Riding the Train


Santa Clara, from Caltrain

My first rides with CalTrain were from San Jose/Diridon to Palo Alto, about 20 minutes. I was on a year break from college due to financial issues, and attending San Jose State and Stanford night classes. I had a scam- I’d board at San Jose, and slowly travel up the train, walking, until I reached my stop, so I never stopped and thus never paid a ticket. Strangely this worked 100% of the time, but if you’ve ever ridden CalTrain you know just how slowly those conductors ticket.

The next commute was from Sunnyvale up to The City on random weekends, when I was escaping my torturous post-college residence at my parents I’d bike across Cupertino to Sunyvale- wooded streets and sleepy lanes. Then, with my squishiest (but unwrinkled) outfit and kitbag in my backpack, board with the bike and ride up to King Street. Then, arrive and bike up Townsend to Division, up to Webster then up Page (ouch, can feel the burn now) to my college friend’s on Page where would stash my bike and join for real the playland that is SF on the weekend. Sunday rolls around and I drunken stumble/bike back to sleepyville. The real challenge was not dozing through my Sunnyvale stop.

Ah, then the final chapter: my grinding commute- when I finally got a place to live with some friends in the city but still had my Palo Alto job- where I was exploited for $8/hour doing office managment, bookkeeping, animation (they made animation software), tech support, anything you could name. I woke up in Lower Haight, ran like the wind to Duboce & Church to get the N or J, took it to 3rd, ran up the escalators to the street, jumped on the next 30 from Chinatown, took it a nailbiting 15 minutes to King St. Ran to the train, and, if I had 5 minutes get a donut and coffee.
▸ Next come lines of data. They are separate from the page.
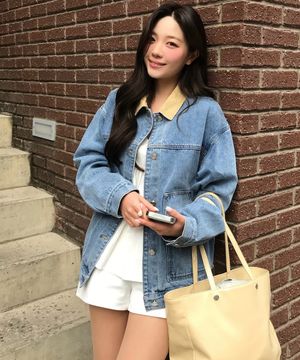 [혜진착용] 배색 카라 포켓 데님 점퍼 OE6SM2570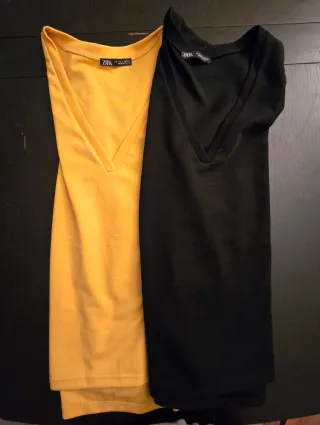 Zara Maglie Donna Smanicate Giallo e Nero Taglia S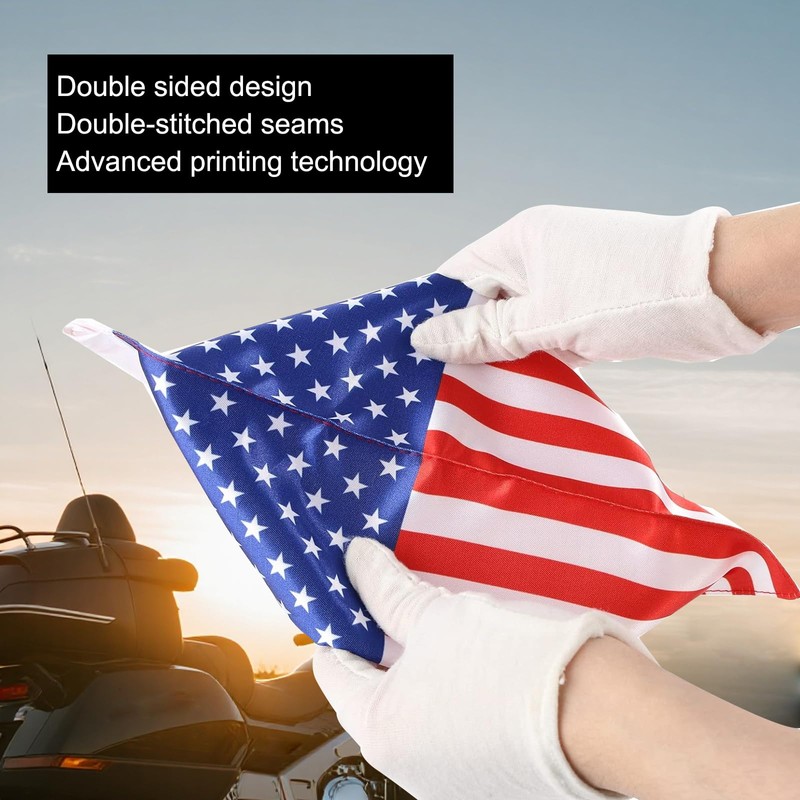 United States Motorcycle Bunting US Flag 9'' x 6'' -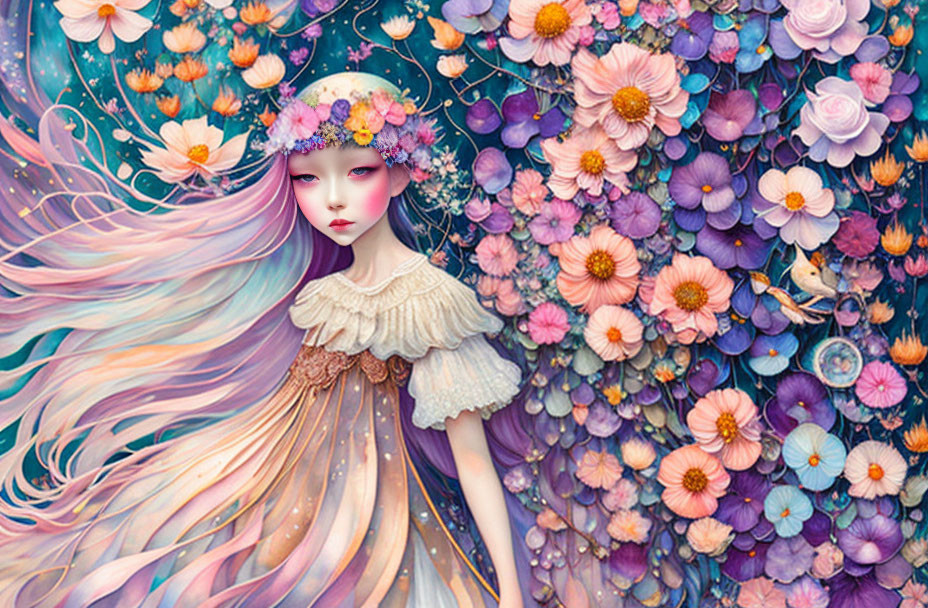 Illustration of girl with pastel hair and flowers next to colorful blossoms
I barely made it most days, and if I missed it, that meant a (routine) phone call (at a pay phone) and a wait an hour until the next train left.

Oh the improvements!
– cell phones
– connecting underground lines!
– more frequent morning trains
– bullet trains!

The bright side toa 4-hour commute: I had my posse of friends that I met on the first non-bike car, with a free 4-seater (those were the agreed meeting rules) Bobo, a geek who worked at Maxis, Jared who was doing a reverse commute. He was a gay teenager who loved to come up and work at Sparky’s in the Castro, and lived with his wealthy parents in Burlingame. Dinah, she was also reverse commute and had really horrible health care stories, owing like $10,000 or so for some catastrophic car accident while uninsured.

We’d balance our huge coffee cups and crumbly donuts. Coffees inevitably spilled and the conductor would give us the evil eye. I miss those guys, on Fridays and after work we’d figure out some place to hang out or share a beer on the train.

I finally got a job in the city and didn’t have to commute. Bobo and I stayed in touch, but otherwise lost touch with my commuter friends. I never really took Caltrain that much aftewrards- got a car, and evolved into that SF behavior where you never leave your 7 mile cube.